Hungary and this circuit first featured on the calendar in 1986. It caused quite a stir, being the first ever race held behind the Iron Curtain, when the Cold War was a reality. And still today, the Hungarian GP attracts one of the biggest crowds of the year, despite the fact that the 4.381 km Hungaroring, is narrow, short, slow, always very dirty, with overtaking all but impossible. Drivers are split into two clear camps, either loving it or hating it. The layout features several corner types, some with heavy braking as well as low speed turns. Among the most exciting is definitely turn 5, which is taken blind, with the contours creating a greater impression of speed. The track usually has little grip when cars start running on Friday, but improves bit by bit as the track rubbers in. In the past few years, the surface quality has been much improved, compared to its bumpy past.

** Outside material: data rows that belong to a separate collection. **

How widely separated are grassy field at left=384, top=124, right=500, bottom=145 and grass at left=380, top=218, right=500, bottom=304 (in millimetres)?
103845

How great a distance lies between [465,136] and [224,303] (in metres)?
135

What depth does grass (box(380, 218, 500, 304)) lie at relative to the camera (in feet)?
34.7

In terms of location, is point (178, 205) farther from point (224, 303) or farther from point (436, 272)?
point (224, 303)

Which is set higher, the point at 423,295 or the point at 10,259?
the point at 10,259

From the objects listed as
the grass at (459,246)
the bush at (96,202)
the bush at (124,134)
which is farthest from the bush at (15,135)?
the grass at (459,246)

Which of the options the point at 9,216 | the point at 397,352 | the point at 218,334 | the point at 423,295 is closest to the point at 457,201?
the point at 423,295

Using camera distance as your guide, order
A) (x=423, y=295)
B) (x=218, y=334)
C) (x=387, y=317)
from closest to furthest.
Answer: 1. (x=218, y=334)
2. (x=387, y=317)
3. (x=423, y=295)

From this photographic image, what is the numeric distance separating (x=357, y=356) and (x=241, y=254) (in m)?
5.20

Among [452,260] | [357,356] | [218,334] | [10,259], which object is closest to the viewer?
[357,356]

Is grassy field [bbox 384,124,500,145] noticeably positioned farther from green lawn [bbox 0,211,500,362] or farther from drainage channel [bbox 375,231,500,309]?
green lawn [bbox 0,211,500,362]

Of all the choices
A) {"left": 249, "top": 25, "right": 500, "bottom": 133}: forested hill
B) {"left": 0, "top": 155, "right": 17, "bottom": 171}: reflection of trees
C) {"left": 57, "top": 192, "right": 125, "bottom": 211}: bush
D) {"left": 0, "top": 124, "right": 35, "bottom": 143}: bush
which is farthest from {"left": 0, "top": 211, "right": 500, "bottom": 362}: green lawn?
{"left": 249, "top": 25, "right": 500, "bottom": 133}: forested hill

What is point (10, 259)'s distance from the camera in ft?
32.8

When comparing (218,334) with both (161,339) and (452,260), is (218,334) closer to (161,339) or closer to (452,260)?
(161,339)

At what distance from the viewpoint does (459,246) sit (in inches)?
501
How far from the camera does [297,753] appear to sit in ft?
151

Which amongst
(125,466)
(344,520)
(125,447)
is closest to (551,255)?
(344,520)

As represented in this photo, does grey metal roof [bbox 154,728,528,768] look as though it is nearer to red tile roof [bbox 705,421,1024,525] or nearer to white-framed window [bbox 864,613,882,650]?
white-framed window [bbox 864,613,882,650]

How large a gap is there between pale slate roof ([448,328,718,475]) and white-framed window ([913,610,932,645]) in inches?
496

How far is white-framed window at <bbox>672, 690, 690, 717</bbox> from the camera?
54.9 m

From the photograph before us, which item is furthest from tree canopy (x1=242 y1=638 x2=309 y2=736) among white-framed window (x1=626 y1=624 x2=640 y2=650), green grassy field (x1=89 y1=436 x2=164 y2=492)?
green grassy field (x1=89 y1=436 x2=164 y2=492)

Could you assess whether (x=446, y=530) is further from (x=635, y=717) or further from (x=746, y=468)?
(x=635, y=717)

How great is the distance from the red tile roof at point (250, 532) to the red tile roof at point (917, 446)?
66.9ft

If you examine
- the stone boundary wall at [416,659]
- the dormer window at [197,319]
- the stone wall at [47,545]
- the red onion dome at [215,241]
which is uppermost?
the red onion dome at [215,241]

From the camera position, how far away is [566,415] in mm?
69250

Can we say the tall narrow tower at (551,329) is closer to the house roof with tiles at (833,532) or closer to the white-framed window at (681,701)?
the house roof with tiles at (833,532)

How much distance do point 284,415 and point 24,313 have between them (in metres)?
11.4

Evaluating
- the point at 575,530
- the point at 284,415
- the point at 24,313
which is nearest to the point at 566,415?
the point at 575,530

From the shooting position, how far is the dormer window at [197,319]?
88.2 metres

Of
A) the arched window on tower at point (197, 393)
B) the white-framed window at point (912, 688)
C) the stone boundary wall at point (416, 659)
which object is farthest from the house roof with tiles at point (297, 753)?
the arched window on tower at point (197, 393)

The intense heat makes this race something of an endurance test on the physical front. Scuderia Ferrari has won here on seven occasions, the first courtesy of Nigel Mansell back in 1989, the last being the work of Sebastian Vettel in 2017.
The first corner
Overtaking is a rare commodity. You can try at the first corner, mainly with the help of DRS. It was here that Nelson Piquet pulled a great move on Ayrton Senna, with a slide worthy of a rally driver rather than a track racer.
With a good exit from turn 2, the driver arrives at this left hand downhill turn, which lends itself to different interpretations when it comes to the right line. In 1989, just a bit further on, Nigel Mansell in the Ferrari, overtook Senna, when the Brazilian hesitated when faced with a backmarker.